Aliás, é engraçado como o serviço associado ao espaço da casa não é, muitas vezes, visto como trabalho e sim como prazer ou obrigação privada. Isso tem o mesmo DNA do preconceito contra o serviço doméstico, considerado subtrabalho pela sociedade brasileira, que garante às empregadas ou às donas de casa menos direitos que as outras categorias.
Adoraria defender o saudável direito ao ócio criativo, quase como uma espécie de autocrítica deste workaholic que trabalha 24 por 7 e está escrevendo um texto pós-ressaca de Ano Novo. Mas estaria indo muito longe. Prefiro algo mais palpável, como a redução da jornada de trabalho semanal de 44 para 40 horas.
A última redução ocorreu há 25 anos, na Constituição de 1988, quando caiu de 48 para 44 horas semanais. Aos catastrofistas de plantão: saibam que o Dieese (novamente ele) calculou que uma jornada de 40 horas com manutenção de salário aumentaria os custos de produção em apenas 1,99%. O aumento na qualidade de vida do trabalhador, por outro lado, seria muito maior: mais tempo com a família, mais tempo para o lazer e o descanso, mais tempo para formação pessoal. Há uma proposta de emenda constitucional que propõe essa mudança e também aumenta de 50% para 75% o valor a ser acrescido na remuneração das horas extras. Ou seja, tem que trabalhar mais? Que se pague bem por isso. De casa ou do escritório.
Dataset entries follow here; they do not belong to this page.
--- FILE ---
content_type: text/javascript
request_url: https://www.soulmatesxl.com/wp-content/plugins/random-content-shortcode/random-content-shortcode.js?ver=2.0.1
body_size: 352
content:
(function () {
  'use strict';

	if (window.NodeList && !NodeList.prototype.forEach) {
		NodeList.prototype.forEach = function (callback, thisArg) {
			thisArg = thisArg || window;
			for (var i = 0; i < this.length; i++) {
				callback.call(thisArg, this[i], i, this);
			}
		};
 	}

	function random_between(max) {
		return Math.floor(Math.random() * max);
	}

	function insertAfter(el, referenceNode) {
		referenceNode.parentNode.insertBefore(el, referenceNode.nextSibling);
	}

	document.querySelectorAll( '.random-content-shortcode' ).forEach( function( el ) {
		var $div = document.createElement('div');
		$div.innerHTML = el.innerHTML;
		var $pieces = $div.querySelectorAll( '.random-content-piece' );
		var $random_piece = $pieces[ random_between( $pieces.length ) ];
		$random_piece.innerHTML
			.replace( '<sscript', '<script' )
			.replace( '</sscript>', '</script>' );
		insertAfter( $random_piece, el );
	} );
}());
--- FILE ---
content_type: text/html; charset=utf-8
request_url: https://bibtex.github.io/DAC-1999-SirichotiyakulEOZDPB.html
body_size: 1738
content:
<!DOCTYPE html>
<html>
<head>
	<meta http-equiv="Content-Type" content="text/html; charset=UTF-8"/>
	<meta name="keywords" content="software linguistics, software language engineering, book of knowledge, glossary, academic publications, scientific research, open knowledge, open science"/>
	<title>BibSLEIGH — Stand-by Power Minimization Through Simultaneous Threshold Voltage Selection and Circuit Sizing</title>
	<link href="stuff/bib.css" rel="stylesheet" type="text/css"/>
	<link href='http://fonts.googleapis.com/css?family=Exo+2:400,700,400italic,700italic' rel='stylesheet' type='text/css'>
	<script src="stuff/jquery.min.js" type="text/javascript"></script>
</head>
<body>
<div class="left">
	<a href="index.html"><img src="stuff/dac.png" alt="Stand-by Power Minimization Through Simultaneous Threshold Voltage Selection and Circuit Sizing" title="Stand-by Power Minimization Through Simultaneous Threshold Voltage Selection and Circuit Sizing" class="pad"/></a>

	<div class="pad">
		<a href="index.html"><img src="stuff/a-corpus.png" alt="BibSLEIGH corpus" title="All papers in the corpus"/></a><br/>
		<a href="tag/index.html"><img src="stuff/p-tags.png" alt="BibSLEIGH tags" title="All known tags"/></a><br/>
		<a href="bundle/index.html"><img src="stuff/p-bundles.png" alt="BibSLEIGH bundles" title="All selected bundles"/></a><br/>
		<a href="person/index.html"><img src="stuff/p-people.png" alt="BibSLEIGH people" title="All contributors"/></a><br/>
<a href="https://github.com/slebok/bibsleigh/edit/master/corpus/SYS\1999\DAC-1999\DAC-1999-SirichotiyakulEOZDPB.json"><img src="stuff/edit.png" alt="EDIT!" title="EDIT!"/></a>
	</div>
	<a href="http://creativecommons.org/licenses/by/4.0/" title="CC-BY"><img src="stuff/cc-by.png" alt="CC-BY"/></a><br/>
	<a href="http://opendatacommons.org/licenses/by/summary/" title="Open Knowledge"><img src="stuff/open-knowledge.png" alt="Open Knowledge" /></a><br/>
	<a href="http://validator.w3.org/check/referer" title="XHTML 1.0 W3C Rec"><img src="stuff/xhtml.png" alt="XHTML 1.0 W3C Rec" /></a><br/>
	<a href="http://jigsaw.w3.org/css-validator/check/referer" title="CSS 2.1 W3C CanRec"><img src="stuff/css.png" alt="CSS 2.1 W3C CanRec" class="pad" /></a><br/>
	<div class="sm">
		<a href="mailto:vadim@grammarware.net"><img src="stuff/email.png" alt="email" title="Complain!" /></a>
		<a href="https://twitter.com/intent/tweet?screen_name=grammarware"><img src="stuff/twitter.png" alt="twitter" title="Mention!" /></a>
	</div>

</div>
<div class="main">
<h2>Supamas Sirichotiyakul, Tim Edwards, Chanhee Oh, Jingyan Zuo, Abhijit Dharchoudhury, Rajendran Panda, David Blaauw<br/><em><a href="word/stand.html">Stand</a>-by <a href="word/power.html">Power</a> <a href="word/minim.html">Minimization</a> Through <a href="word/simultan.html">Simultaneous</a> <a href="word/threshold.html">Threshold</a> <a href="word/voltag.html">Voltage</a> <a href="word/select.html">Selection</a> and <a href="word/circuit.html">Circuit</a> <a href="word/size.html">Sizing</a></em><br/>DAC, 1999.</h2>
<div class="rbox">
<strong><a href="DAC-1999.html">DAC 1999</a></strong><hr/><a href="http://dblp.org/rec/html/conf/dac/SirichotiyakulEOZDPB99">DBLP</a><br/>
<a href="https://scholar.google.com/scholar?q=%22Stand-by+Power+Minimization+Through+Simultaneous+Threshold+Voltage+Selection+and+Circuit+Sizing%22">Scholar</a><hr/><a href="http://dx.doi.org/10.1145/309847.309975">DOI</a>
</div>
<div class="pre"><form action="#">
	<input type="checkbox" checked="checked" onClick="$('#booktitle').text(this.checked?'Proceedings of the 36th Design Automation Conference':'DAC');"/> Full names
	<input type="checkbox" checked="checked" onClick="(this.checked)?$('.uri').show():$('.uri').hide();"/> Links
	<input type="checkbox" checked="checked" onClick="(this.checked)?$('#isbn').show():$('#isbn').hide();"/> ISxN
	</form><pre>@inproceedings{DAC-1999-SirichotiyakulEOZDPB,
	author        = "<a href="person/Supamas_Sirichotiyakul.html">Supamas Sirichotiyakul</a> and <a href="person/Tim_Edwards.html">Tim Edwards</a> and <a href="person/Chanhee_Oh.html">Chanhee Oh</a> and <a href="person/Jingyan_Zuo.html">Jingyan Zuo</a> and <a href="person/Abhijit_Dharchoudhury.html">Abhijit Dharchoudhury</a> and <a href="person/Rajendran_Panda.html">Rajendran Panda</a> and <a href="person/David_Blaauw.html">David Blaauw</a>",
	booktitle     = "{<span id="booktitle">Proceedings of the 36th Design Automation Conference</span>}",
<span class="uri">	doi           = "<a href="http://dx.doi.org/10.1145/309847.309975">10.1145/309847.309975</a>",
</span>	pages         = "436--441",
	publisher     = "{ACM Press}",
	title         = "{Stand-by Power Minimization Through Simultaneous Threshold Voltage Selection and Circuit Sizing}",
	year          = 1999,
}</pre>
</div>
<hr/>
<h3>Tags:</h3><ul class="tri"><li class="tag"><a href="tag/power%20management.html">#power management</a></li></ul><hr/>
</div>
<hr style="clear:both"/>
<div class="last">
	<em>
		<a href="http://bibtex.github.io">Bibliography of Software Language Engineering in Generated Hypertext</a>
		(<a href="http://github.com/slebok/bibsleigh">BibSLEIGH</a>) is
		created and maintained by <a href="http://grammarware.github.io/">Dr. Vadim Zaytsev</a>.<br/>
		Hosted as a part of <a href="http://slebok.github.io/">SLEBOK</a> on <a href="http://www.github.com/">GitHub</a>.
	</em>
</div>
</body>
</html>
Outros vão dizer: mas boa parte das empresas já opera com o chamado oito horas por dia, cinco dias por semana. Mas não todas. Principalmente em atividades rurais.
Com o progresso tecnológico, uma quantidade sempre crescente de meios de produção pode ser acionada por uma quantidade relativa cada vez menor de força de trabalho. Como consequência, um número maior de mercadorias pode ser produzida com uma quantidade menor de horas de esforço humano. Em muitos países, a redução da quantidade de horas trabalhadas com a manutenção do salário é uma tendência. Mas por aqui ainda assusta muita gente.
Na crise de 2008, os balanços econômicos de muitas grandes empresas mostravam que não havia necessidade de se aplicar um remédio tão amargo quanto a redução de jornada com redução de salário, uma vez que várias delas havia ganhado muito nos anos anteriores. Mesmo assim, tentaram mostrar a necessidade desse amargor. Algumas queriam simplesmente embolsar a diferença do ganho de produtividade. E que se danasse o trabalhador. O “pibinho” de 2012 desencadeou abriu a possibilidade retórica para muita gente de fé duvidosa aplicar novamente o “remédio”. E assim vamos caminhando para trás.
É difícil celebrar o Ano Novo quando não se tem tempo para isso. Muito menos dinheiro.